--- YOUR OBJECTIVE ---
Reproduce the lines from the line with "How far are" up to and including the line with "the green socks at pixel 42 276 →", substituting "observer" for "viewer" and leaving everything else unchanged.

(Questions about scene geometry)
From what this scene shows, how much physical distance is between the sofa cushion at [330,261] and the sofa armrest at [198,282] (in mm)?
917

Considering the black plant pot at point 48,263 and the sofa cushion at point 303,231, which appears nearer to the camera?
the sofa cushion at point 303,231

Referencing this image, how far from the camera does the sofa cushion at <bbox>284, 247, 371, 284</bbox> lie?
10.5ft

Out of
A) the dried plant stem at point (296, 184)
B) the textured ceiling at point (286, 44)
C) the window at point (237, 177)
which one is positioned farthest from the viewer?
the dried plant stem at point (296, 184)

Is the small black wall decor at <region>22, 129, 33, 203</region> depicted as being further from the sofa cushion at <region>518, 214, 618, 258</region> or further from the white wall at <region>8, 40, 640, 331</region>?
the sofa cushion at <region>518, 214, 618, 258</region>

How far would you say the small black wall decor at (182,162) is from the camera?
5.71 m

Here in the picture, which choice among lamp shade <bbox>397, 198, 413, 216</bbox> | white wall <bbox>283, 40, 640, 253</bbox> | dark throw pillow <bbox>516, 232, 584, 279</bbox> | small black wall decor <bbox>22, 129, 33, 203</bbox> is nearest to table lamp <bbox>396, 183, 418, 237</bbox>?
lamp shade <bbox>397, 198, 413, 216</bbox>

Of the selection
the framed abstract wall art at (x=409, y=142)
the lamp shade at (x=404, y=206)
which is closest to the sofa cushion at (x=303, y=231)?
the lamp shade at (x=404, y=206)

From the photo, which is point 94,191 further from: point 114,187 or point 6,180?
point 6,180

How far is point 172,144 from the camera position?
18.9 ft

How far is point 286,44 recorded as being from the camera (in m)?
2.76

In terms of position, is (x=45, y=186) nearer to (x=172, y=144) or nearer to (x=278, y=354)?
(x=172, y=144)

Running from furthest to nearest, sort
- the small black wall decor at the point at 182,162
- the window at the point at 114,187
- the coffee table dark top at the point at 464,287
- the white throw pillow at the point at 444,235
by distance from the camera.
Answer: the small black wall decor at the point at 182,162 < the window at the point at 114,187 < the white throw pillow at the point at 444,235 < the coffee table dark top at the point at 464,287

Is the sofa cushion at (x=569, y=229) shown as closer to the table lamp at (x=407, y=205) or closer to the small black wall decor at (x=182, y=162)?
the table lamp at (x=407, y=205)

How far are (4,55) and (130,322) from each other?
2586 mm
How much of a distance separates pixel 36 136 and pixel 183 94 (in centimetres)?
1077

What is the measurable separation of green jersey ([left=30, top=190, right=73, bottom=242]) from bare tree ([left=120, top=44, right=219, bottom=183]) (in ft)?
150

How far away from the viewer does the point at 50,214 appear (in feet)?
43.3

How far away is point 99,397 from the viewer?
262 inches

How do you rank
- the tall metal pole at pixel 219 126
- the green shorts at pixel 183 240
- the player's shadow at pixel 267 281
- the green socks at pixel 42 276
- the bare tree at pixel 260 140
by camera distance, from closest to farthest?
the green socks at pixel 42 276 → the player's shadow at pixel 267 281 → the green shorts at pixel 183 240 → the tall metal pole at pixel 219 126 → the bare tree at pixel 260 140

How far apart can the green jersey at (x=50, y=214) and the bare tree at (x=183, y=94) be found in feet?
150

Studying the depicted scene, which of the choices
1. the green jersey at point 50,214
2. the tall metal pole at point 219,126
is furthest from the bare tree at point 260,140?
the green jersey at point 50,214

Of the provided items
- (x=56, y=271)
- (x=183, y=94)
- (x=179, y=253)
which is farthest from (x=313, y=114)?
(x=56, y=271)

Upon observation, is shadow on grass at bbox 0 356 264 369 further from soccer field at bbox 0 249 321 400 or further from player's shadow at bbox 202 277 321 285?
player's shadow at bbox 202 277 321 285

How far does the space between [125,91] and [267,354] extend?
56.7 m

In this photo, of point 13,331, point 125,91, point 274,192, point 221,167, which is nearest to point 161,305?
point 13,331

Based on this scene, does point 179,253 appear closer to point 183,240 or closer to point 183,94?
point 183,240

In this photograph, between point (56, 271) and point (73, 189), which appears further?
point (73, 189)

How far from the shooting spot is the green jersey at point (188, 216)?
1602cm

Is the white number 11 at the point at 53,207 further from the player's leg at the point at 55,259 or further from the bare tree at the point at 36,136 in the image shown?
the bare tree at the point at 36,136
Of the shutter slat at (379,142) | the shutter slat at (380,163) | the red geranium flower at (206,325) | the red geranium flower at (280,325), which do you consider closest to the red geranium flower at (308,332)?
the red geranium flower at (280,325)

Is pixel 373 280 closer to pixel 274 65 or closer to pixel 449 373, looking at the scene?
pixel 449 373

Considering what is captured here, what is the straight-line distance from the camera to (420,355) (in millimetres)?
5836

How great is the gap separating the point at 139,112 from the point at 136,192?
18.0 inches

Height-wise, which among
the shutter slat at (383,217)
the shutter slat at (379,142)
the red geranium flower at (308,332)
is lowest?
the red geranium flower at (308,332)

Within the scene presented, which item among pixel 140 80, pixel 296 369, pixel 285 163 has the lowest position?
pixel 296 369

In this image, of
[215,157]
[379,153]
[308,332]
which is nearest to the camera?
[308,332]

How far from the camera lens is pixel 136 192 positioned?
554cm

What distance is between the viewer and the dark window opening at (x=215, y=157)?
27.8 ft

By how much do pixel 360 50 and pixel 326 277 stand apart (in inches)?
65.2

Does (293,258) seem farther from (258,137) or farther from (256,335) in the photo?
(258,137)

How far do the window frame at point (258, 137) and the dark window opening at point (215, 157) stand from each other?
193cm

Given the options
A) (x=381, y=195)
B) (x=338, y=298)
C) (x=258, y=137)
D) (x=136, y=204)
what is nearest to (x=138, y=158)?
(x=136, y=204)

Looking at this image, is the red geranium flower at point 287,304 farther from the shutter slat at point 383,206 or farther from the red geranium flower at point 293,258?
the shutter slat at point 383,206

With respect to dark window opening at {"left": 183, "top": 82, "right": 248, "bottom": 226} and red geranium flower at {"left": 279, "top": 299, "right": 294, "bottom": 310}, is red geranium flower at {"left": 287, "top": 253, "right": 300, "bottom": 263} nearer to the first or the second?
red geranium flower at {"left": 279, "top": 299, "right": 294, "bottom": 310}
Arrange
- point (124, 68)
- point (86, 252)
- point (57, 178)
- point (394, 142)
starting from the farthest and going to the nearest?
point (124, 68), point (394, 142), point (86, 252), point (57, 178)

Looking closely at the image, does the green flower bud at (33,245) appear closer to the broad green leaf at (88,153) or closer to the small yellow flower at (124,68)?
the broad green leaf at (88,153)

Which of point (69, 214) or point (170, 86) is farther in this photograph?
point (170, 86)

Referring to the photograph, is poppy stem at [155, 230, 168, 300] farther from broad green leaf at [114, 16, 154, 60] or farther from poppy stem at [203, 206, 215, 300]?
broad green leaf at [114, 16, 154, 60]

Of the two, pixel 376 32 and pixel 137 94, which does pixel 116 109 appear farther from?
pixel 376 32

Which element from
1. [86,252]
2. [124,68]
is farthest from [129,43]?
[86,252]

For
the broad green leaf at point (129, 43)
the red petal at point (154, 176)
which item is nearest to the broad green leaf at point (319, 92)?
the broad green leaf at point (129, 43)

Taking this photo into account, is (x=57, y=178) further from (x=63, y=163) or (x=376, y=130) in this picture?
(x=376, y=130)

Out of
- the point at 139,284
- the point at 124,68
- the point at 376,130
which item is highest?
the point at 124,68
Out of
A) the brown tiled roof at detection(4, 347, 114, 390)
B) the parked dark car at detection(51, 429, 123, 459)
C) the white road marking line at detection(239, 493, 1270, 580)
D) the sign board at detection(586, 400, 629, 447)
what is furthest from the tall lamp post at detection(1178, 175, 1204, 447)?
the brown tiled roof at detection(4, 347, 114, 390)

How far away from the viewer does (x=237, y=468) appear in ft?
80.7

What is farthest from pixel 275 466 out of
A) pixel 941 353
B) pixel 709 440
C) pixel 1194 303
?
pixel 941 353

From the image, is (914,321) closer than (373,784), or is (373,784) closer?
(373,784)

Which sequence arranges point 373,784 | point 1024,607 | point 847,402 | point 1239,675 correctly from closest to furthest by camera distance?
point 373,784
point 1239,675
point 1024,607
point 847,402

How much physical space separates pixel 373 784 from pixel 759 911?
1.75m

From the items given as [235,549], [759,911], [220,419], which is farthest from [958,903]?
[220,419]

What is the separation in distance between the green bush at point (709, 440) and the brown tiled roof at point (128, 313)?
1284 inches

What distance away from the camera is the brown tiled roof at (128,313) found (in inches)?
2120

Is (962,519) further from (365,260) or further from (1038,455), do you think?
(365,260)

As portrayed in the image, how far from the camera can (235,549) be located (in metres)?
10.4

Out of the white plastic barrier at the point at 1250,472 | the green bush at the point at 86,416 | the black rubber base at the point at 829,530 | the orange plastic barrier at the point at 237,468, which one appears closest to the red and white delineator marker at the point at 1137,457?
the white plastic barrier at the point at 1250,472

--- RESULT BELOW ---
How far are (4,55) and (130,322) from each other?
2586 mm
How much of a distance separates pixel 36 136 and pixel 183 94 (in centimetres)?
1077

What is the measurable separation of green jersey ([left=30, top=190, right=73, bottom=242]) from bare tree ([left=120, top=44, right=219, bottom=183]) (in ft)?
150

How far away from the observer does the point at 50,214 appear (in feet)?
43.3

How far away is point 99,397 from the observer?
262 inches

How do you rank
- the tall metal pole at pixel 219 126
- the green shorts at pixel 183 240
- the player's shadow at pixel 267 281
- the green socks at pixel 42 276
- the bare tree at pixel 260 140
by camera distance, from closest to farthest?
the green socks at pixel 42 276 → the player's shadow at pixel 267 281 → the green shorts at pixel 183 240 → the tall metal pole at pixel 219 126 → the bare tree at pixel 260 140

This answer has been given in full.